What I’m saying is that there are plenty of logical reasons that EBs aren’t turned off or that tournament mode is turned on. Those of us who have local rules for dealing with this situation aren’t doing it simply to max out TGP or WPPRs or what have you. We’re trying to create the closest thing to a level playfield experience out in the wild. And offering a competitive pinball experience out in the wild upon which someone can stumble and get hooked, as someone said upthread, is how we have encouraged a pinball resurgence in our broader community.
Is there a point at which the ball has passed where nudging is no longer “ok?” In particular, say I get a lazarus on an old Gottlieb with a bouncy apron. I’m probably moving the game to influence the outcome before the ball gets below the flippers, and that nudging/shaking probably contributes to the ball bouncing upward off the apron such that another nudge or slap gets enough flipper on it that I’m able to put it back in play. In this scenario, how do I answer the question “Did the ball bounce back into play on its own, or did you influence it in any way?”
I ask because I’ve done this A LOT playing old EMs and never though twice about whether this was potentially against the rules.
Any movement while the ball is ‘in play’ is fine . . .I would consider anything ABOVE the flippers definitely still in play.
The most common move for inducing a lazarus is that rage-push after a drain, that just so happens to occur right as the ball is hitting the bottom of the apron.

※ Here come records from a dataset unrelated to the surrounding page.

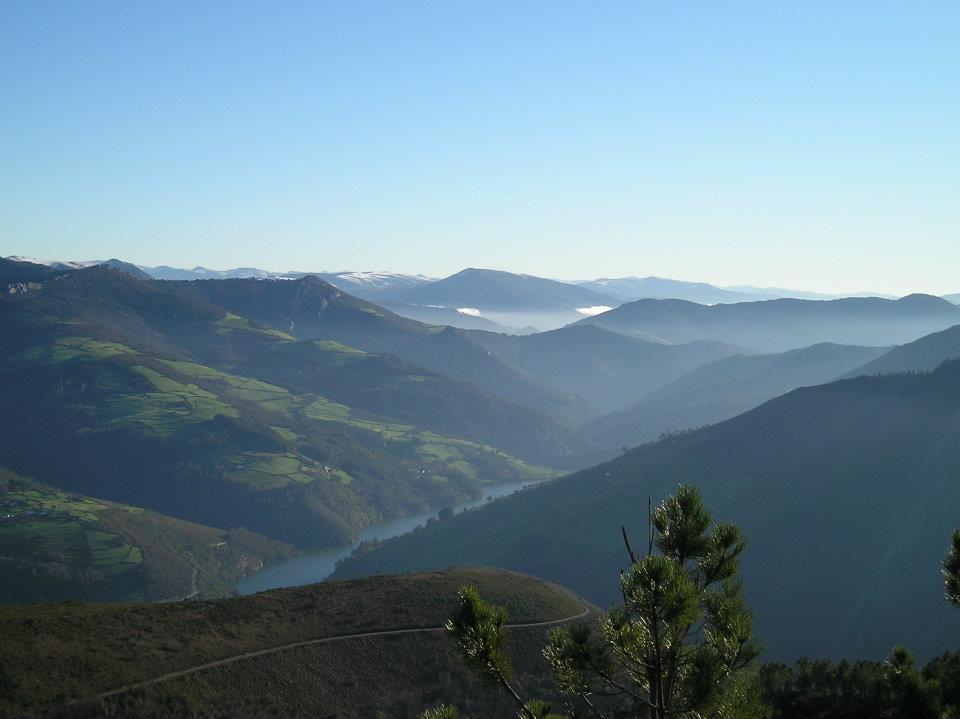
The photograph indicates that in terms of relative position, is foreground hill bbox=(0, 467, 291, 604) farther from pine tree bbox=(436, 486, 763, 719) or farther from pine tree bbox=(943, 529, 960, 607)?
pine tree bbox=(943, 529, 960, 607)

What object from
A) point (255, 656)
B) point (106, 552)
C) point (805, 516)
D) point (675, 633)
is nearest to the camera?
point (675, 633)

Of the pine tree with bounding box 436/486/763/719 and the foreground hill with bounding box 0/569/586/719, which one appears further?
the foreground hill with bounding box 0/569/586/719

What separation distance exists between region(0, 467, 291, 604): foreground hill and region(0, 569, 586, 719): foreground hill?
6606 cm

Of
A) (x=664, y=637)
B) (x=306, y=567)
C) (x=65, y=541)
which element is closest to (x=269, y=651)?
(x=664, y=637)

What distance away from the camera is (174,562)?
135625mm

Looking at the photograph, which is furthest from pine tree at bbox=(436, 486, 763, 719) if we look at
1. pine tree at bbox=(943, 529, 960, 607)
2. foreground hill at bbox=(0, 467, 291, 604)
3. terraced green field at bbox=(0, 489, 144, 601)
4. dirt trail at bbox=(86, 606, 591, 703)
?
terraced green field at bbox=(0, 489, 144, 601)

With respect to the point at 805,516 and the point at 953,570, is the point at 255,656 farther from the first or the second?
the point at 805,516

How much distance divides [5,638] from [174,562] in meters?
92.1

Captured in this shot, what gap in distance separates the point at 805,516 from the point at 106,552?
365ft

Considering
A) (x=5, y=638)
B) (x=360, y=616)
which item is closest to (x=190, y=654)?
(x=5, y=638)

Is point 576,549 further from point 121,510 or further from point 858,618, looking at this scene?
point 121,510

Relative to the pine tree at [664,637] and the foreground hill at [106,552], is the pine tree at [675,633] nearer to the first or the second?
the pine tree at [664,637]

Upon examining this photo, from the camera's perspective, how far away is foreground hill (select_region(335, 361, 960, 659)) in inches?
3627

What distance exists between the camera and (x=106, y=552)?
132 metres
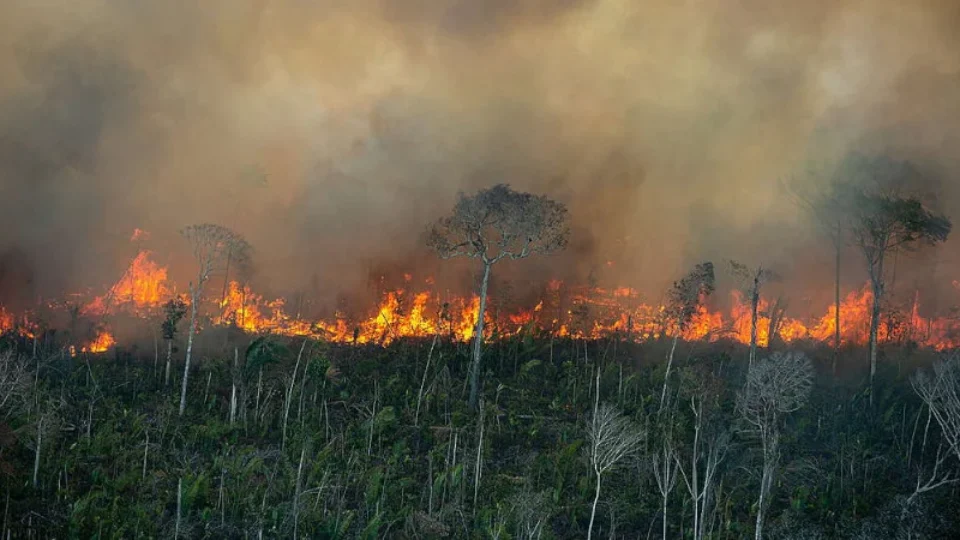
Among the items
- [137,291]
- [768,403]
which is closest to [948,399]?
[768,403]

The point I was trying to make, which was also made by @BMU in another thread, is that all tournaments don’t have to be IFPA sanctioned or earn WPPR points. To paraphrase - Jordan Spieth, or any other golf pro, could play and win a club tournament but he would earn no ranking points for it. The governing body doesn’t give a monkey’s about piddling little tournaments.
In no way should that stop tournaments being held to encourage newer plays, who almost certainly don’t care about world rankings anyway. They just wouldn’t qualify for ranking points.
It’s why I believe there should be a set number of tournament formats which are IFPA sanctioned, follow IFPA rules, and thus earn WPPR points. Anything else that falls outside this doesn’t.
funny enough I actually ended up tilting up an EB on DH, after plunging the EB I kept getting ball save into the magnet, every time giving points seemingly never ending. so in agreement with the TD and other player, tilted out before it got out of hand… Some games “plunging EB” aren’t that easy…
You might be surprised how many players are motivated by seeing movent from 20,000th to 10,000th to 3000th, etc. People love their internet pinball points. It would be unfortunate if the IFPA eliminated or added burden to allowing the low-end to be ranked.